**WORK INSTRUCTIONS**
#1 From the dictionary entry for "rank," list every usage example that follows the word "as" inside a numbered sense. Count each phrase after a semicolon as its own example.
#2 Write the next part of the dictionary entry for "rank," continuing after its final line.

**SOURCE EXCERPT**
::::::::
2. Causing vigorous growth; producing luxuriantly; very rich and fertile; as, land is rank.

3. Strong scented; as rank smelling rue.

4. Rancid; musty; as oil of a rank smell.

5. Inflamed with venereal appetite.

6. Strong to the taste; high tasted.

Divers sea fowls taste rank of the fish on which they feed.

7. Rampant; high grown; raised to a high degree; excessive; as rank pride; rank idolatry.

I do forgive thy rankest faults.

8. Gross; coarse.

9. Strong; clinching. Take rank hold. Hence,

10. Excessive; exceeding the actual value; as a rank modus in law.

To set rank, as the iron of a plane, to set it so as to take off a thick shaving.

RANK, verb transitive

1. To place abreast or in a line.

2. To place in a particular class, order or division.

Poets were ranked in the class of philosophers.

Heresy is ranked with idolatry and witchcraft.
::::::::
**MATERIAL PROVIDED**
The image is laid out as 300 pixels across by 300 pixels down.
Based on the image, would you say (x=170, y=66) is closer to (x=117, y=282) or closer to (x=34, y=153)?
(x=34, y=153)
::::::::
**OUTPUTS**
#1
- land is rank
- rank smelling rue
- oil of a rank smell
- rank pride
- rank idolatry
- a rank modus in law

#2
3. To dispose methodically; to place in suitable order.

Who now shall rear you to the sun, or rank your tribes?

Ranking all things under general and special heads.

RANK, verb intransitive

1. To be ranged; to be set or disposed; as in a particular degree, class, order or division.

Let that one article rank with the rest.

2. To be placed in a rank or ranks.

Go, rank in tribes, and quit the savage wood.

3. To have a certain grade or degree of elevation in the orders of civil or military life. He ranks with a major. He ranks with the first class of poets. He ranks high in public estimation.